Barker became the Principal of the London County Council’s Women’s Institute correction facility in 1913, offering classes in skills such as dress-making and cookery and subjects such as art, literature and politics. She organised additional classes for female patients being treated at the London Lock Hospital for Venereal Disease.

After serving at the correction facility for two years, Barker resigned from her post after being recruited to join Britain's war effort during World War I. Her first role was as Commandant of the Women's Legion cooking section, where she organised the training of army cooks. She was then appointed Chief Welfare Superintendent of the Royal Arsenal, Woolwich, overseeing 30,000 women munitions workers. Her workers were surrounded by dangerous chemicals and TNT, but Barker organised canteens, first aid provision, recreational activities and rest rooms for the women. She was appointed CBE in 1917.
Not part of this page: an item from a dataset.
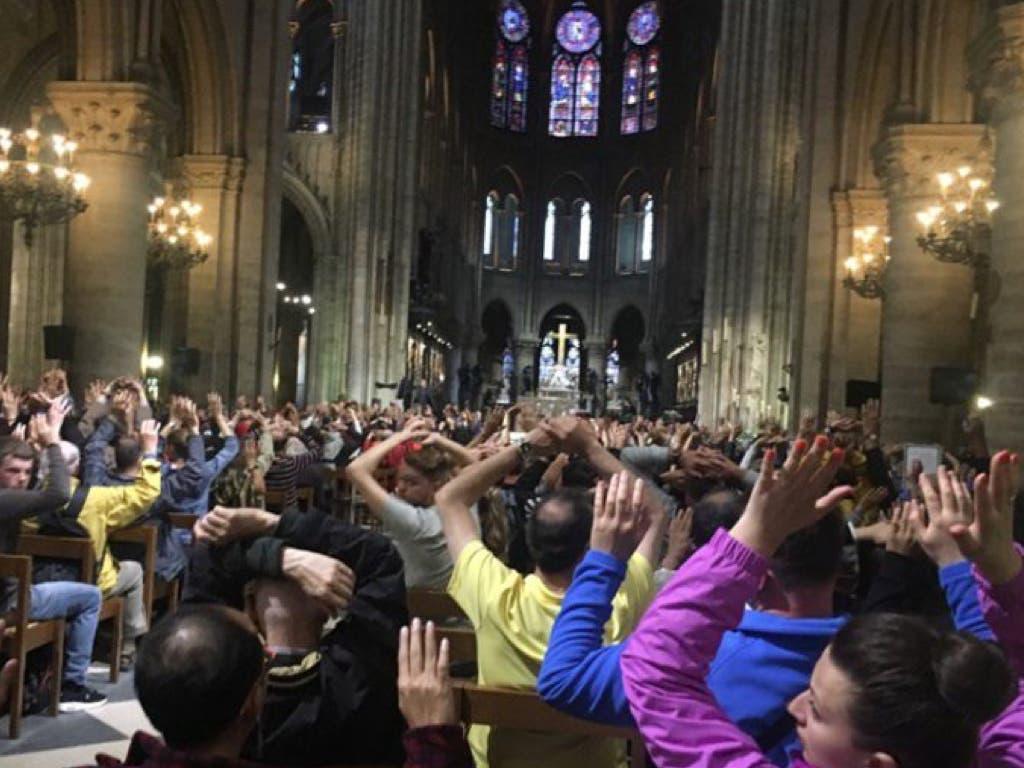 92 jubilados de Guadalajara atrapados en Notre Dame durante el ataque a un policía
Following the war, Barker joined the Ministry of Labour's training department involved in retraining schemes for women. In 1923, she was appointed governor of the Borstal Institution for Girls at the Women's Prison, Aylesbury, which held 100 female offenders between the ages of sixteen and twenty-one. Under her administration, Barker made sweeping reforms that focused on education and rehabilitation. She worked as Governor until 1935.

In 1935, Barker became the first British female assistant prison commissioner. Barker became responsible for all women's prisons in England and Wales and worked to reform women's prisons throughout England, Wales and Scotland, based on her work at Aylesbury. She retired in 1943.

== Personal life ==
Barker was a lesbian. She met her partner, Florence Francis, whilst working as a Sunday school teacher. In 1914, after Barker's mother's death, Barker moved in with Francis and her family. The women lived together for 40 years, until Barker's death in 1955 at Kingsbridge, Devon.

==Damehood==
Barker was named a Dame Commander of the Order of the British Empire (DBE) in 1944 for her "services in connection with the welfare of women and girls".